Backstory: I have a database that has data points of drivers in trucks which also contain the. While in a truck, the driver can have a 'driverstatus'. What I'd like to do is group these statuses by driver, truck.
As of now, I've tried using LAG/LEAD to help. The reason for this is so I can tell when a driverstatus change occurs, and then I can mark that row as having the last datetime of that status.
That in itself is insufficient, because I need to group the statuses by their status and date. For this, I've got something such as DENSE_RANK, but I can't manage to get that right concerning the ORDER BY clause.
Here is my test data, and here is one attempt of many of me floundering with ranking.

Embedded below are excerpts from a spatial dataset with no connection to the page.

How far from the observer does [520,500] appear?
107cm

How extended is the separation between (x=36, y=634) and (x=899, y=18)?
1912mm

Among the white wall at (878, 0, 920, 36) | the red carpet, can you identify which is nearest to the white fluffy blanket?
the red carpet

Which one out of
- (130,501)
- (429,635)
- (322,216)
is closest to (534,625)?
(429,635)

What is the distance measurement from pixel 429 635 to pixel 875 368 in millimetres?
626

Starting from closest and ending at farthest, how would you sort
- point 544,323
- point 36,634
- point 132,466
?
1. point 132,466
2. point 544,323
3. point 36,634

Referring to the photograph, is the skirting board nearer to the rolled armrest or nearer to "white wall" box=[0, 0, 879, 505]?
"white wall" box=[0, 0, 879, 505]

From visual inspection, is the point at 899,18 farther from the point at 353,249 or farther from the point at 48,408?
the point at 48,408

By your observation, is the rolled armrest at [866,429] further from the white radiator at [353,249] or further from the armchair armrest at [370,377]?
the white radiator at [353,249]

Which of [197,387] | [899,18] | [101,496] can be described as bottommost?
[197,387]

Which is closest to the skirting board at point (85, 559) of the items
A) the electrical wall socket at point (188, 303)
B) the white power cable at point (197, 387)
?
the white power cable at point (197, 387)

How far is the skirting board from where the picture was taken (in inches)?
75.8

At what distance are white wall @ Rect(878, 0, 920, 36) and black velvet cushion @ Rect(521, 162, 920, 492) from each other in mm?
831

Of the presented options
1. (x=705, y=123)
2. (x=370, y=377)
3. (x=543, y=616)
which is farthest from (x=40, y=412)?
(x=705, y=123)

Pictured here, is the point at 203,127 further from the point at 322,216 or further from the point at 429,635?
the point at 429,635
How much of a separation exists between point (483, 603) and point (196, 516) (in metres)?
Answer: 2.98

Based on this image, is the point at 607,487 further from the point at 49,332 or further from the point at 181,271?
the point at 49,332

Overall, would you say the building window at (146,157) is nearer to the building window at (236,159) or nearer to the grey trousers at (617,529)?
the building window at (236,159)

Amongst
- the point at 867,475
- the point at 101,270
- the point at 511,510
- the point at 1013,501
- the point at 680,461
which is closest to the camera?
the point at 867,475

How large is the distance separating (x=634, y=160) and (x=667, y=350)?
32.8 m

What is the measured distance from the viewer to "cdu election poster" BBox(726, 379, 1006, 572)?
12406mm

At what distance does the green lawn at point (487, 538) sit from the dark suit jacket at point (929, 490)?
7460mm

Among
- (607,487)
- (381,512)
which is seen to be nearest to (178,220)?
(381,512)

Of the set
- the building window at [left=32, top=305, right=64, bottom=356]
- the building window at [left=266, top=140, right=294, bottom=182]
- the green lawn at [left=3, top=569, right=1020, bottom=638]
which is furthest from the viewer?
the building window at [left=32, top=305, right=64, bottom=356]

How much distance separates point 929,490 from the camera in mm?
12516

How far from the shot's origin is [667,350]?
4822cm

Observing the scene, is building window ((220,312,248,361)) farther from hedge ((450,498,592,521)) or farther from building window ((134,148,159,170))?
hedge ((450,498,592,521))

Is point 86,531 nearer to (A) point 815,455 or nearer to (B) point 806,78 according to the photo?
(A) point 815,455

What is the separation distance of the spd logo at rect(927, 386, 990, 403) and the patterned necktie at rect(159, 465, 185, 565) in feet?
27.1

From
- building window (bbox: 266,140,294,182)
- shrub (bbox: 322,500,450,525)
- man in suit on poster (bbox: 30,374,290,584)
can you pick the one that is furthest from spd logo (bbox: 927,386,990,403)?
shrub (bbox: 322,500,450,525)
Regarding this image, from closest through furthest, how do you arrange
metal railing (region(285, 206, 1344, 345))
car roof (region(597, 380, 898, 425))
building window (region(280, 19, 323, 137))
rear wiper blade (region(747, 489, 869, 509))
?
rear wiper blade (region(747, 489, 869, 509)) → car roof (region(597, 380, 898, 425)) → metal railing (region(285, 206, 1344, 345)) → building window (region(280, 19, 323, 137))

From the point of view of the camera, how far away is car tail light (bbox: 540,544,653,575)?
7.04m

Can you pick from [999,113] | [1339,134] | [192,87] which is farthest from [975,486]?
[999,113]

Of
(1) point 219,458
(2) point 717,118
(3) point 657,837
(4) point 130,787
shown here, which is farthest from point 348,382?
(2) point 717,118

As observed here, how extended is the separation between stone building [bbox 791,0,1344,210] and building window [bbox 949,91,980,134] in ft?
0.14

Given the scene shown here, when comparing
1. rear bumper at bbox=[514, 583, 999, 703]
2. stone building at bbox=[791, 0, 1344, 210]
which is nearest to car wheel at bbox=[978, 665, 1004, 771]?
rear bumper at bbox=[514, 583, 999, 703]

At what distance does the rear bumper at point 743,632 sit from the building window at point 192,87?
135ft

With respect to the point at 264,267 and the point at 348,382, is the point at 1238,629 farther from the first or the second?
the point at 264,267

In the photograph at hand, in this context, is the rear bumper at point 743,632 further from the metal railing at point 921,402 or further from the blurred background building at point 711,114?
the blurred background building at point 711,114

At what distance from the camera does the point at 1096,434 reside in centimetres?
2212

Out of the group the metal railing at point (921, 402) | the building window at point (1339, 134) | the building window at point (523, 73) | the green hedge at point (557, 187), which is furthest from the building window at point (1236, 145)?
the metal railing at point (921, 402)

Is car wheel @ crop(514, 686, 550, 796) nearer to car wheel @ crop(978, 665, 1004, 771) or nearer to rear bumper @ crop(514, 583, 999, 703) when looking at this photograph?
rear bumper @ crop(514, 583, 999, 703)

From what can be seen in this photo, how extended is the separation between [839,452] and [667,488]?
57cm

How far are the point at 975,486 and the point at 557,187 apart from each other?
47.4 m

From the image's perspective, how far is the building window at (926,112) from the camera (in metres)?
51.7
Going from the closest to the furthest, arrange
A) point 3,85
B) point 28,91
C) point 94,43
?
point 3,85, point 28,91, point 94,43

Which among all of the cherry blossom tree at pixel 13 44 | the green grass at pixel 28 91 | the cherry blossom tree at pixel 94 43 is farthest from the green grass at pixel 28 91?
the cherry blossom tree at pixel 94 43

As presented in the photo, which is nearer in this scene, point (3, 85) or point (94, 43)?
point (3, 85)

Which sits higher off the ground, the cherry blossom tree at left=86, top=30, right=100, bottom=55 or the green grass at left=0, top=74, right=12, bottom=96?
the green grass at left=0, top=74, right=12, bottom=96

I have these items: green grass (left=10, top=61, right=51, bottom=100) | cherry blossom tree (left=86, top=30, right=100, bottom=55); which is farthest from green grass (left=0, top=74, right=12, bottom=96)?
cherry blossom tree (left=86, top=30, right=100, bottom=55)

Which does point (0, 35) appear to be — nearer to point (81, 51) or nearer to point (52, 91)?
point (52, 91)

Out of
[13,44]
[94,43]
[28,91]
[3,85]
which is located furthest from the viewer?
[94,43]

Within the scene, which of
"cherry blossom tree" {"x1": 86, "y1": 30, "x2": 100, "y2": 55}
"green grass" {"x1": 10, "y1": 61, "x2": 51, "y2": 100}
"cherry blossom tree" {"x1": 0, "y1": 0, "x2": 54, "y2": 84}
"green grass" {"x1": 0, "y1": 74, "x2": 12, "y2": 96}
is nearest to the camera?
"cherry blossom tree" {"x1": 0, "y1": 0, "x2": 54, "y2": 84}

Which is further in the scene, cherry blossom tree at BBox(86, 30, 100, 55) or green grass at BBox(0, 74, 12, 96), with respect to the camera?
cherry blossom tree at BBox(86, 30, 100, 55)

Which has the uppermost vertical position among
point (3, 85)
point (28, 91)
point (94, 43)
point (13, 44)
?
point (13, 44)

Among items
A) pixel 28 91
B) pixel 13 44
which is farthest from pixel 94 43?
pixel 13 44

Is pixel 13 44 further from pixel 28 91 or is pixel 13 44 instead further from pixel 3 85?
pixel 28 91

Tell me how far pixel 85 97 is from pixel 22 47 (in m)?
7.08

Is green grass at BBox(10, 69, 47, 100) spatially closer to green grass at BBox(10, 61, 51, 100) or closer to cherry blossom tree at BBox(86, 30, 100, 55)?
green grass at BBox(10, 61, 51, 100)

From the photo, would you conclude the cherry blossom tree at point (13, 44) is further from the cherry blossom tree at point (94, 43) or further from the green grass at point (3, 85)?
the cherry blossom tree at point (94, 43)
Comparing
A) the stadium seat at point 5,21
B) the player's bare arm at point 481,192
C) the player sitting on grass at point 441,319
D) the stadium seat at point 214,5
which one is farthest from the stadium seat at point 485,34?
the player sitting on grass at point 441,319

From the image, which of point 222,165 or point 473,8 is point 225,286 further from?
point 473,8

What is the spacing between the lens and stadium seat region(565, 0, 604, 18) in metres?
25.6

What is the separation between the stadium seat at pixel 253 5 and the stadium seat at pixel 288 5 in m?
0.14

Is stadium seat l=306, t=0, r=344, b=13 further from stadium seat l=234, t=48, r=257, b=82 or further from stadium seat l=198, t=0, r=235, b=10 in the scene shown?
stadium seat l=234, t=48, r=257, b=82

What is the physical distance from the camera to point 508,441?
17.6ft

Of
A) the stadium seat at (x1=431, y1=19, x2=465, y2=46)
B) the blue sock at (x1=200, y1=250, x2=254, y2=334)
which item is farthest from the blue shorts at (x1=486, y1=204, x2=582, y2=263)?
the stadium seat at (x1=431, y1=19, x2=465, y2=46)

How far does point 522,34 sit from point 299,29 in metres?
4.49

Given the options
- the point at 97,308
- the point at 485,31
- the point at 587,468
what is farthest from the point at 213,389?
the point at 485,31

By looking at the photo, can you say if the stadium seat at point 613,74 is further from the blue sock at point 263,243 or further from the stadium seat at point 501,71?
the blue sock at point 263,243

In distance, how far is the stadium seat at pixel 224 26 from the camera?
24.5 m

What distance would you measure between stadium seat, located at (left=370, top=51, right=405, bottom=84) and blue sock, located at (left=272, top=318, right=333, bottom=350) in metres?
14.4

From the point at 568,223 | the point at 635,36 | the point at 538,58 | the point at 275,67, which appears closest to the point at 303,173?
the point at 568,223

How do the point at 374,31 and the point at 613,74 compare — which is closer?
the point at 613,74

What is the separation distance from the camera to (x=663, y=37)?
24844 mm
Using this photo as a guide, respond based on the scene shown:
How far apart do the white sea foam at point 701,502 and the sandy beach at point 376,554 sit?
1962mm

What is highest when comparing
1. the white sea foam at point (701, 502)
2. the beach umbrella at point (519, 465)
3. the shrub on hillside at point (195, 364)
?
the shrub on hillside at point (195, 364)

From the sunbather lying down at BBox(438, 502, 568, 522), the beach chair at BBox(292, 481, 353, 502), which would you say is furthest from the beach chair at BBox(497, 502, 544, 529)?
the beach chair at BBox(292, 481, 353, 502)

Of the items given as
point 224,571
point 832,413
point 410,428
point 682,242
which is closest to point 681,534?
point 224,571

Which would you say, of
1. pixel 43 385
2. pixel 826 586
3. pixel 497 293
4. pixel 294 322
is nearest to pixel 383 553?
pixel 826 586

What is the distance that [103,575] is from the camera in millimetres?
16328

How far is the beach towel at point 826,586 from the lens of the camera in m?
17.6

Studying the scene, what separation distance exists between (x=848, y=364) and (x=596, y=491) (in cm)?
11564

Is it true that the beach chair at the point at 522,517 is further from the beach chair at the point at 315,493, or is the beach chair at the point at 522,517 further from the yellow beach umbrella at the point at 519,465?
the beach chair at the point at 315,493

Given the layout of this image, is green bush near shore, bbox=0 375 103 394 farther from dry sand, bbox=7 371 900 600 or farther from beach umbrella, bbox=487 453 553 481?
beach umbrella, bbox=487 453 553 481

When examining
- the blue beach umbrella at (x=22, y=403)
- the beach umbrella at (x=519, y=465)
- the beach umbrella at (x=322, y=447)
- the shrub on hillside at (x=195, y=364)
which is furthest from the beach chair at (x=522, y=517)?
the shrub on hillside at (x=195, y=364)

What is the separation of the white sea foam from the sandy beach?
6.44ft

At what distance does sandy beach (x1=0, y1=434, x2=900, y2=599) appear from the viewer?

/****** Script for SelectTopNRows command from SSMS ******/
DECLARE @SomeTable TABLE
(
loginId VARCHAR(255),
tractorId VARCHAR(255),
messageTime DATETIME,
driverStatus VARCHAR(2)
);
INSERT INTO @SomeTable (loginId, tractorId, messageTime, driverStatus)
VALUES('driver35','23533','2018-08-10 8:33 AM','2'),
('driver35','23533','2018-08-10 8:37 AM','2'),
('driver35','23533','2018-08-10 8:56 AM','2'),
('driver35','23533','2018-08-10 8:57 AM','1'),
('driver35','23533','2018-08-10 8:57 AM','1'),
('driver35','23533','2018-08-10 8:57 AM','1'),
('driver35','23533','2018-08-10 9:07 AM','1'),
('driver35','23533','2018-08-10 9:04 AM','1'),
('driver35','23533','2018-08-12 8:07 AM','3'),
('driver35','23533','2018-08-12 8:37 AM','3'),
('driver35','23533','2018-08-12 9:07 AM','3'),
('driver35','23533','2018-06-12 8:07 AM','2'),
('driver35','23533','2018-06-12 8:37 AM','2'),
('driver35','23533','2018-06-12 9:07 AM','2')
;
SELECT *, DENSE_RANK() OVER(PARTITION BY
loginId, tractorId, driverStatus
ORDER BY messageTime ) FROM @SomeTable
;
My end result would ideally look something like this:
loginId tractorId startTime endTime driverStatus
driver35 23533 2018-08-10 8:33 AM 2018-08-10 8:56 AM 2
driver35 23533 2018-08-10 8:57 AM 2018-08-10 9:07 AM 1
driver35 23533 2018-08-12 8:07 AM 2018-08-12 9:07 AM 3
Any help on this is greatly appreciated.
WITH drivers_data AS
(
SELECT *,
row_num = ROW_NUMBER()
OVER (PARTITION BY loginId,
tractorId,
CAST(messageTime AS date),
driverStatus
ORDER BY messageTime),
row_num_all = ROW_NUMBER()
OVER (PARTITION BY loginId,
tractorId
ORDER BY messageTime),
first_date = FIRST_VALUE (messageTime)
OVER (PARTITION BY loginId,
tractorId,
CAST(messageTime AS date),
driverStatus
ORDER BY messageTime),
last_date = LAST_VALUE (messageTime)
OVER (PARTITION BY loginId,
tractorId,
CAST(messageTime AS date),
driverStatus
ORDER BY messageTime
ROWS BETWEEN CURRENT ROW AND UNBOUNDED FOLLOWING)
FROM @t
)
SELECT loginId, tractorId, first_date, last_date, driverStatus
FROM drivers_data
WHERE row_num = 1
ORDER BY row_num_all;
OUTPUT:
+==========+===========+=====================+=====================+==============+ | loginId | tractorId | first_date | last_date | driverStatus | |==========|===========|=====================|=====================|==============| | driver35 | 23533 | 2018-10-08 08:33:00 | 2018-10-08 08:56:00 | 2 | |----------|-----------|---------------------|---------------------|--------------| | driver35 | 23533 | 2018-10-08 08:57:00 | 2018-10-08 09:07:00 | 1 | |----------|-----------|---------------------|---------------------|--------------| | driver35 | 23533 | 2018-12-06 08:07:00 | 2018-12-06 09:07:00 | 2 | |----------|-----------|---------------------|---------------------|--------------| | driver35 | 23533 | 2018-12-08 08:07:00 | 2018-12-08 09:07:00 | 3 | +----------+-----------+---------------------+---------------------+--------------+
I will try to explain what's going on here:
- row_num This is for numbering rows which are restricted by date and status of the driver. We need casting since we need date part without time.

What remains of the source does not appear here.